Problem. Extract the complete listing and output it unchanged.

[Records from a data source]

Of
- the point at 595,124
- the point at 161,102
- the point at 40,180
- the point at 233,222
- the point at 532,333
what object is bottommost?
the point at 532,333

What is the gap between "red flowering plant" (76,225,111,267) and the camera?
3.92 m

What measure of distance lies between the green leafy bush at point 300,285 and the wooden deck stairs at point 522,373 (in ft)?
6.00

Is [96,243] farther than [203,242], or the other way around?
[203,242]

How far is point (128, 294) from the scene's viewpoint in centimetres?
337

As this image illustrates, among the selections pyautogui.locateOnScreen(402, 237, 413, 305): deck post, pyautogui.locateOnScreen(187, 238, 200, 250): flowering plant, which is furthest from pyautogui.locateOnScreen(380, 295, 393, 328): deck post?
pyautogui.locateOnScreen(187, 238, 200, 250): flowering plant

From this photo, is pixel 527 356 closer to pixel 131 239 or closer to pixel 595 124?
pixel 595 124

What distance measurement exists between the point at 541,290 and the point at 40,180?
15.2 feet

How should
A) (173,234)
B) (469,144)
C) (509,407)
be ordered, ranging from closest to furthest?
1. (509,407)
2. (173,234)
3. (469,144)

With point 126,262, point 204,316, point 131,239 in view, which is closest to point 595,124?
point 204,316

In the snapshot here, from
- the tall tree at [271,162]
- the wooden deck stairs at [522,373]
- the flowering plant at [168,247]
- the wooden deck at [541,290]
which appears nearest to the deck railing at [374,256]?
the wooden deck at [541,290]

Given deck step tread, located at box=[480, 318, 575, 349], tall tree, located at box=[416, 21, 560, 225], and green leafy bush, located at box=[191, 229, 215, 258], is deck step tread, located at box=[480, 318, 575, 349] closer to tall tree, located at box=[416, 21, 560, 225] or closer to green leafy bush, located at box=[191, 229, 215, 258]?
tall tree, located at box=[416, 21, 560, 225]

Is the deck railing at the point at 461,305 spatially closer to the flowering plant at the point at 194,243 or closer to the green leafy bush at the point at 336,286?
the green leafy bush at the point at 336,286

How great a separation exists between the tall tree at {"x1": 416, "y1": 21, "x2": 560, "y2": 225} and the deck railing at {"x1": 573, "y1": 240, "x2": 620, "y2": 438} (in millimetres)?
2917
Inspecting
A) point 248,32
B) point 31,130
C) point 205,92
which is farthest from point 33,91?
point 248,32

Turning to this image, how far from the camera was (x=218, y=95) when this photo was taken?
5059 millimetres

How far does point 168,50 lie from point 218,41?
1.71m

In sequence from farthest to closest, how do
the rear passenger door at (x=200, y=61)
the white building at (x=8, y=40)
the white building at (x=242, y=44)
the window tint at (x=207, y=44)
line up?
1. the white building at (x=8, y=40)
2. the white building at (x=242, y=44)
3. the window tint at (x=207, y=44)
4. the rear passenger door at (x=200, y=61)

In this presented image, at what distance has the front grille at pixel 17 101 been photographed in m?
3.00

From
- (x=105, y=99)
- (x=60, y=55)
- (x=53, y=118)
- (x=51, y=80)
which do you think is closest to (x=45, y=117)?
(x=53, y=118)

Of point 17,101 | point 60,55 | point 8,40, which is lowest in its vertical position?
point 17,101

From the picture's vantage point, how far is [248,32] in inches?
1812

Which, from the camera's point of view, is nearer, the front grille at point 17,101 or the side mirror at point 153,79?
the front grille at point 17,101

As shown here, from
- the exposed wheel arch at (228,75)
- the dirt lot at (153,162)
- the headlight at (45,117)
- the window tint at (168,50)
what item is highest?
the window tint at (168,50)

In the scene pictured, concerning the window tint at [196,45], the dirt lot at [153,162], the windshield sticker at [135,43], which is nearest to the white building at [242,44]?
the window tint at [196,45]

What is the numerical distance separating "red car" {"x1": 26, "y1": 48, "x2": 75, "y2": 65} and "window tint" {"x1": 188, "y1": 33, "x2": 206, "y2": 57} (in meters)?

Result of the exercise.
Of
- the point at 595,124
- the point at 161,102
- the point at 40,180
- the point at 233,222
- the point at 532,333
what object is bottommost?
the point at 532,333

What is the gap between "red flowering plant" (76,225,111,267) and the camera?
3.92 m

What measure of distance lies between the green leafy bush at point 300,285 and the wooden deck stairs at point 522,373 (in ft)?
6.00

Is [96,243] farther than [203,242], or the other way around?
[203,242]

How far is point (128, 294) from the scene's viewpoint in centimetres?
337

As this image illustrates, among the selections pyautogui.locateOnScreen(402, 237, 413, 305): deck post, pyautogui.locateOnScreen(187, 238, 200, 250): flowering plant, which is furthest from pyautogui.locateOnScreen(380, 295, 393, 328): deck post?
pyautogui.locateOnScreen(187, 238, 200, 250): flowering plant

From this photo, is pixel 527 356 closer to pixel 131 239 or closer to pixel 595 124?
pixel 595 124

What distance measurement exists between the point at 541,290 and the point at 40,180?
15.2 feet

How should
A) (173,234)
B) (469,144)
C) (509,407)
be ordered, ranging from closest to furthest?
1. (509,407)
2. (173,234)
3. (469,144)

With point 126,262, point 204,316, point 131,239 in view, which is closest to point 595,124?
point 204,316

In the snapshot here, from
- the tall tree at [271,162]
- the wooden deck stairs at [522,373]
- the flowering plant at [168,247]
- the wooden deck at [541,290]
which appears nearest to the deck railing at [374,256]?
the wooden deck at [541,290]

Given deck step tread, located at box=[480, 318, 575, 349], tall tree, located at box=[416, 21, 560, 225], and green leafy bush, located at box=[191, 229, 215, 258], is deck step tread, located at box=[480, 318, 575, 349] closer to tall tree, located at box=[416, 21, 560, 225] or closer to green leafy bush, located at box=[191, 229, 215, 258]?
tall tree, located at box=[416, 21, 560, 225]

Is the deck railing at the point at 461,305 spatially closer to the flowering plant at the point at 194,243 or closer to the green leafy bush at the point at 336,286?
the green leafy bush at the point at 336,286

How great a separation exists between the tall tree at {"x1": 416, "y1": 21, "x2": 560, "y2": 225} and the deck railing at {"x1": 573, "y1": 240, "x2": 620, "y2": 438} (in millimetres)?
2917
Inspecting
A) point 248,32
B) point 31,130
C) point 205,92
which is farthest from point 33,91?
point 248,32

Turning to this image, how far from the camera was (x=218, y=95) when this photo was taken?
5059 millimetres

How far does point 168,50 lie from point 218,41?
1.71m

In sequence from farthest to closest, how do
the rear passenger door at (x=200, y=61)
the white building at (x=8, y=40)
the white building at (x=242, y=44)
the window tint at (x=207, y=44)
line up?
1. the white building at (x=8, y=40)
2. the white building at (x=242, y=44)
3. the window tint at (x=207, y=44)
4. the rear passenger door at (x=200, y=61)

In this presented image, at what distance has the front grille at pixel 17 101 been photographed in m?
3.00

From
- (x=105, y=99)
- (x=60, y=55)
- (x=53, y=118)
- (x=51, y=80)
which do you think is closest to (x=45, y=117)?
(x=53, y=118)

Of point 17,101 | point 60,55 | point 8,40, which is lowest in its vertical position?
point 17,101

From the picture's vantage point, how far is [248,32] in inches?
1812

Which, from the camera's point of view, is nearer, the front grille at point 17,101 or the side mirror at point 153,79?
the front grille at point 17,101

As shown here, from
- the exposed wheel arch at (228,75)
- the dirt lot at (153,162)
- the headlight at (45,117)
- the window tint at (168,50)
what item is highest?
the window tint at (168,50)

In the scene pictured, concerning the window tint at [196,45], the dirt lot at [153,162], the windshield sticker at [135,43], which is nearest to the white building at [242,44]?
the window tint at [196,45]

What is the numerical distance separating "red car" {"x1": 26, "y1": 48, "x2": 75, "y2": 65} and "window tint" {"x1": 188, "y1": 33, "x2": 206, "y2": 57} (in meters)?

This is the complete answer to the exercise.